- Finnish: Pavlovin koirat
- Directed by: Arto Halonen
- Written by: Arto Halonen
- Produced by: Arto Halonen
- Cinematography: Vladimir Bashta [ru] Arto Halonen Dmitri Avrorin Igor Tshernyshov
- Edited by: Sanna Liinamaa
- Music by: Tapani Rinne
- Production companies: Art Films Production AFP Studio East-West
- Distributed by: Scanbox Entertainment Finland Oy [Wikidata]
- Release dates: 28 March 2005 (IDFA, Amsterdam); 24 February 2006 (Finland);
- Running time: 68 minutes
- Country: Finland
- Language: Russian
- Budget: 255,000 €

= Pavlov's Dogs (film) =

Pavlov's Dogs (Pavlovin koirat) is a 2005 documentary film directed by Arto Halonen. The film explores the manipulation of the human mind as a tool of power, both at the individual and societal levels. It takes its title from the experiments conducted on dogs by Ivan Pavlov. The document was filmed in Moscow, Russia.

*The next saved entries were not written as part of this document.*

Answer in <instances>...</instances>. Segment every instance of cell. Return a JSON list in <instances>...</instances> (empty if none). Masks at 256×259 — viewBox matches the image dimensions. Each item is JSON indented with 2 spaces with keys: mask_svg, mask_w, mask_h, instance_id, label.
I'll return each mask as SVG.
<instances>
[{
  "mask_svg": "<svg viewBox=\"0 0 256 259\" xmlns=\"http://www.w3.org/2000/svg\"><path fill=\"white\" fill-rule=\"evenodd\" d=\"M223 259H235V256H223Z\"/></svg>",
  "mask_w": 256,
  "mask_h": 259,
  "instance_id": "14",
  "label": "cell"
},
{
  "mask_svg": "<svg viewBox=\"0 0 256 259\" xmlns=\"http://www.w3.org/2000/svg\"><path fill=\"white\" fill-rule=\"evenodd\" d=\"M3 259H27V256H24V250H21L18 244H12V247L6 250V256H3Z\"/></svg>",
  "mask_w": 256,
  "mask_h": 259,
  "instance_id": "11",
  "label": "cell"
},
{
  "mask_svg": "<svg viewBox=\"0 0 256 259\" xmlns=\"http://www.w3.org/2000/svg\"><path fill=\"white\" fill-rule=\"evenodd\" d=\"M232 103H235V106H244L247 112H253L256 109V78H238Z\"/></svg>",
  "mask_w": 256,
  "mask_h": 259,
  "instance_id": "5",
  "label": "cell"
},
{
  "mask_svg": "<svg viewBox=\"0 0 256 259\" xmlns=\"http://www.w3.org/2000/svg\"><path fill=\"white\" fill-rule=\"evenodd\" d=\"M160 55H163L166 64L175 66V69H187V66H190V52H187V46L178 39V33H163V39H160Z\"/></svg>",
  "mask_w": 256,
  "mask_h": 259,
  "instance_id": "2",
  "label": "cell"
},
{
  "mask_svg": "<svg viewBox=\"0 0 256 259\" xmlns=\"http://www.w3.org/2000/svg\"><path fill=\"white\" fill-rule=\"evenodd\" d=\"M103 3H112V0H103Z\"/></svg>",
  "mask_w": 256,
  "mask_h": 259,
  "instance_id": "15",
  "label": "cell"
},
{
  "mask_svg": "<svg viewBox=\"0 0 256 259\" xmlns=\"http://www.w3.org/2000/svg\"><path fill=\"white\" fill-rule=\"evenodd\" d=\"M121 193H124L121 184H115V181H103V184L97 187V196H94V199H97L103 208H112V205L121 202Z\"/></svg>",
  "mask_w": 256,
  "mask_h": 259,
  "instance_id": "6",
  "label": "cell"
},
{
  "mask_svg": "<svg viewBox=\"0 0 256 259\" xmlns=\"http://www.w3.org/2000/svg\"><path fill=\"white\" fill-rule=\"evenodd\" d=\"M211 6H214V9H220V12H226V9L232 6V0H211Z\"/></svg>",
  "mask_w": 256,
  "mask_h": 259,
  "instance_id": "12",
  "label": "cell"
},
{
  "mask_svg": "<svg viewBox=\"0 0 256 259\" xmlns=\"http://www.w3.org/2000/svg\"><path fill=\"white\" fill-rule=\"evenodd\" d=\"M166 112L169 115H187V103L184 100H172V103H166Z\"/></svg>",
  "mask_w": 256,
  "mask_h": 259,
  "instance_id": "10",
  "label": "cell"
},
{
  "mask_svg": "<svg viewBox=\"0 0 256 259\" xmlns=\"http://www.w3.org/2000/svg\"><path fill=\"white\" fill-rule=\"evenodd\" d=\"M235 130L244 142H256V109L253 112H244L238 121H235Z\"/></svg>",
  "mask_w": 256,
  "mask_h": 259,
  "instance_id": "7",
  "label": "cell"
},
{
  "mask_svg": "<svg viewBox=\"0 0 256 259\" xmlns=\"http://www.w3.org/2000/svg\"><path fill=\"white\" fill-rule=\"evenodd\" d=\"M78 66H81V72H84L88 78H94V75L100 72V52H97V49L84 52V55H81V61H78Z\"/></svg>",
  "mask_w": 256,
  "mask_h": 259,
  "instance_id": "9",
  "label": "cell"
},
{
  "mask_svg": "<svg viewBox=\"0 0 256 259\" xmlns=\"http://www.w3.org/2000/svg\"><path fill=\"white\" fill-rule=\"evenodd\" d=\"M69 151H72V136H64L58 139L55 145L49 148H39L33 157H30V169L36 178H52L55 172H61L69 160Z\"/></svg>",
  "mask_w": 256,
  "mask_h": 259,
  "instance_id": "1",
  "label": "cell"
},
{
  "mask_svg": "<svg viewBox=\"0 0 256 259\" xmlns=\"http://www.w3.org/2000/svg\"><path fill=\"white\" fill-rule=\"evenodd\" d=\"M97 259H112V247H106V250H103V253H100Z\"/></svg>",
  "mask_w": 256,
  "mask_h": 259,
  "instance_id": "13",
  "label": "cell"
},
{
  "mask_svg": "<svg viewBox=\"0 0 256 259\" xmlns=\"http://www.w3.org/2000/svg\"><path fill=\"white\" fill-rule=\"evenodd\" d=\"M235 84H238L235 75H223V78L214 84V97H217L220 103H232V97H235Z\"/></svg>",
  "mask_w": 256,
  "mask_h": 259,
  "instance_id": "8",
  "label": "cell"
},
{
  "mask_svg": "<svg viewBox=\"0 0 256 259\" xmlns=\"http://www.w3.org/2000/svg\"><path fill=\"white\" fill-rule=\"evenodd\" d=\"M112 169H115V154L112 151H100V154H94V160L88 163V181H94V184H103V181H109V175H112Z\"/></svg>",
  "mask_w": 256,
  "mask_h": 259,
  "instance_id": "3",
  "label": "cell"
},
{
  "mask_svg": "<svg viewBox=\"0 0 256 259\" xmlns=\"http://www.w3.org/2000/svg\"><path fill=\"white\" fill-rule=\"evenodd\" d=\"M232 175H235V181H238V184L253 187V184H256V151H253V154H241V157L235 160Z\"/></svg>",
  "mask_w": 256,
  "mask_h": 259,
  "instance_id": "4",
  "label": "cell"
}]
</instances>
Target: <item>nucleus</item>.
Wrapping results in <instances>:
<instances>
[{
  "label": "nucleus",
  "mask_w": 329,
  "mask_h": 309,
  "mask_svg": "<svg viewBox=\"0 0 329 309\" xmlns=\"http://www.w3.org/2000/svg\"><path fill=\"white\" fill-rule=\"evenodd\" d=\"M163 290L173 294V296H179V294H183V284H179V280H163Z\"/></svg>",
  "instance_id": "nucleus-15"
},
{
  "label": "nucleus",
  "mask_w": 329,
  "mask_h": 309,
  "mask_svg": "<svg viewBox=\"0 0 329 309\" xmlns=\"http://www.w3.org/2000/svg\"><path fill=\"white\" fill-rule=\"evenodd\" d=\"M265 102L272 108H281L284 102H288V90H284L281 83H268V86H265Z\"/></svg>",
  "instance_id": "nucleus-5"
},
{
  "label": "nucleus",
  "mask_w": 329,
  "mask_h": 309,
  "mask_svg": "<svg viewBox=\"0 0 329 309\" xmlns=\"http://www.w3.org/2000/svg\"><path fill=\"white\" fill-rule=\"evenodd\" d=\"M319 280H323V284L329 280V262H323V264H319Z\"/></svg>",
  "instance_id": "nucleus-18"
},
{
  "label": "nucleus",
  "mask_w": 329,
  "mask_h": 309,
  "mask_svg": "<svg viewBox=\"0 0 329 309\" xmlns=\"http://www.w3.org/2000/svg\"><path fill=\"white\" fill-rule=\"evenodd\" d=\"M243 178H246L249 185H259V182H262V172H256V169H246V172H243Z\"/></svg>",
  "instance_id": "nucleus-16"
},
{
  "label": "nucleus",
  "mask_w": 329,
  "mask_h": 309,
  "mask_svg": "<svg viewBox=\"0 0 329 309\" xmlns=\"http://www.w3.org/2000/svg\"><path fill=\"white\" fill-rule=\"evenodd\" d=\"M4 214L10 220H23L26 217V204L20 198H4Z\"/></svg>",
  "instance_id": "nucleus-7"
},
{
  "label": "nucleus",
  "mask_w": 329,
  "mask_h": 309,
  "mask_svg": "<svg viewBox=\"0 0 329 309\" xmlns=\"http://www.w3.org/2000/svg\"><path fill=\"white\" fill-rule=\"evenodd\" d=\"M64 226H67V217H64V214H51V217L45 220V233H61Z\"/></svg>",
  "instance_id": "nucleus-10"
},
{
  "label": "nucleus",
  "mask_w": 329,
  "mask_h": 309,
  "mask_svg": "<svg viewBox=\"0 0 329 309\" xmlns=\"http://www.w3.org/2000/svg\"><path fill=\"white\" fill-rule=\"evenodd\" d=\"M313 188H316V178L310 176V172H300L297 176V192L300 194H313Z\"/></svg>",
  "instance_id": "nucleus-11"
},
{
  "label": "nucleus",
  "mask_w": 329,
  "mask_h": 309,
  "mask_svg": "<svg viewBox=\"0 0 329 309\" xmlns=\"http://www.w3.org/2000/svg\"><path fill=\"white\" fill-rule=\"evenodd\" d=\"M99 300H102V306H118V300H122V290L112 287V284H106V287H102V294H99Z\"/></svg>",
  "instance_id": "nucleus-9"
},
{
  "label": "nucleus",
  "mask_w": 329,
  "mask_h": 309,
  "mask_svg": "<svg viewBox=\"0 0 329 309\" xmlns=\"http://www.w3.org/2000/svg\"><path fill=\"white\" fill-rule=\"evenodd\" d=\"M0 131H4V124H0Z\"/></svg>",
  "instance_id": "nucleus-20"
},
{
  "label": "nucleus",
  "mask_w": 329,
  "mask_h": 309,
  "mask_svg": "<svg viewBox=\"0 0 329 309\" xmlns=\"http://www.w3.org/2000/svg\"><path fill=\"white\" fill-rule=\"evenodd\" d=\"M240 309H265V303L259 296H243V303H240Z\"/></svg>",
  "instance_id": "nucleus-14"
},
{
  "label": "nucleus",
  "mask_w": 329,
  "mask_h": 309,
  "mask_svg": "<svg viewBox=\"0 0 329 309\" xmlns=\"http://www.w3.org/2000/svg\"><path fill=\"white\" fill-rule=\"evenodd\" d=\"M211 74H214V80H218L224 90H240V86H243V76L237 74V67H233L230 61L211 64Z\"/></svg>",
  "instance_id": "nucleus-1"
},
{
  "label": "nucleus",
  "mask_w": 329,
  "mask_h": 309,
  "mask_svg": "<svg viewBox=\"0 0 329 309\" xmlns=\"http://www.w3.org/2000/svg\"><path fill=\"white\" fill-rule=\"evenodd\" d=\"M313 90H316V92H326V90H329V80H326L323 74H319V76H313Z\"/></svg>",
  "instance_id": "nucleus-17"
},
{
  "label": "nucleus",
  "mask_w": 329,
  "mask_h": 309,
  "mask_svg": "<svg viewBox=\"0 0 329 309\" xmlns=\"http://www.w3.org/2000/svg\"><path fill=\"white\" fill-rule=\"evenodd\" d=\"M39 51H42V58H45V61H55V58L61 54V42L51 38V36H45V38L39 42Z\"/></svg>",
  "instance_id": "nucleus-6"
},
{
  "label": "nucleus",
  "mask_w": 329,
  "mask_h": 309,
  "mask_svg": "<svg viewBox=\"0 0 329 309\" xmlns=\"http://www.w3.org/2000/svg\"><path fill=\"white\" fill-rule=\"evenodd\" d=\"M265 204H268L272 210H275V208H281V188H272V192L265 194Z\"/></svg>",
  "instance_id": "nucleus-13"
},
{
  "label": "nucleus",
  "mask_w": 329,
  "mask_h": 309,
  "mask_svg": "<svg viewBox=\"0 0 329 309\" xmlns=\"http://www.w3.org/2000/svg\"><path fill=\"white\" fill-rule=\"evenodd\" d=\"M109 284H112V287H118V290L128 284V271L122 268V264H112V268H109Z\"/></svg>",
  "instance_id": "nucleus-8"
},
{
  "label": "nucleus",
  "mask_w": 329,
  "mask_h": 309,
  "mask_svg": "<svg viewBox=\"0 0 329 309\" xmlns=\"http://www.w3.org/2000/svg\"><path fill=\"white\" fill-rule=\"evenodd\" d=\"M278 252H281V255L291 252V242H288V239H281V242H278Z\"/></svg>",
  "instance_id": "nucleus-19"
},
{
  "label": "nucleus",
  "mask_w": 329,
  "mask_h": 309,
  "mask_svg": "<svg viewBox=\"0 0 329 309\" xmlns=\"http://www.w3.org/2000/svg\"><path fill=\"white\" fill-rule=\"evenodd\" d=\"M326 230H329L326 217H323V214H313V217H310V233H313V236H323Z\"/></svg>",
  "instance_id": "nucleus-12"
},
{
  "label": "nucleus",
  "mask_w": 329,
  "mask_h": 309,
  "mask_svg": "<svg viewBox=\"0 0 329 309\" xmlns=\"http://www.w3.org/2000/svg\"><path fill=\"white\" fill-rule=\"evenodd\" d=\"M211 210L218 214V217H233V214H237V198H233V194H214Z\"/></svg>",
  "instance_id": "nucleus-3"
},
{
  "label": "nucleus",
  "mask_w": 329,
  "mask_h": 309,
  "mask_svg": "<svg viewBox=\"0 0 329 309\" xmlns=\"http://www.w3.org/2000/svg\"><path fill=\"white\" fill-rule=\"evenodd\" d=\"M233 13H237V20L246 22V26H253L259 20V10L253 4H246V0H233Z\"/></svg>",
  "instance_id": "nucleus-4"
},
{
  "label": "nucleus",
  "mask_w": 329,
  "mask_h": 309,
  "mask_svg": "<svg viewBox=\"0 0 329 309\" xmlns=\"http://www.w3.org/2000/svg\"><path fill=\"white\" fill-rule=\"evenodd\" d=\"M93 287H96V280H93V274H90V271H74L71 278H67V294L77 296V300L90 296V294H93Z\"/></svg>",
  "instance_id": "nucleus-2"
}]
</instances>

The film follows Sergey Knyazev, a Russian psychologist and entertainment-industry professional who specializes in manipulating the human mind. Knyazev offers his wealthy clients extraordinary experiences, such as living as a beggar, as a response to the existential emptiness they experience. The film traces his career development from manipulating animals and individuals toward the broader control of the masses, eventually leading to his work with people close to Vladimir Putin.

Pavlov's Dogs premiered in the main competition of the International Documentary Film Festival Amsterdam (IDFA) and was screened at several international film festivals. The film was also shown at the Museum of Modern Art (MoMA) in New York as part of its Documentary Fortnight program, and it was the opening film at the Flahertiana festival in Russia. The film received theatrical distribution in both Finland and Sweden.

The Russian film festival Meetings in Siberia selected the film as one of the best films of all time. In Finland, Pavlov's Dogs received an honorable mention at Kettupäivät film festival in 2006 and was nominated for the Jussi Award for Best Documentary Film in 2007.

In his review for Variety, Ronnie Scheib described the film as "beautifully constructed," calling it a fascinating and skillful portrait of a Russian showman-psychologist. He highlighted how the film reflects the capitalist transformations of post-communist Russia and the phenomenon of "entertainment therapy" for the wealthy through stylized absurdities.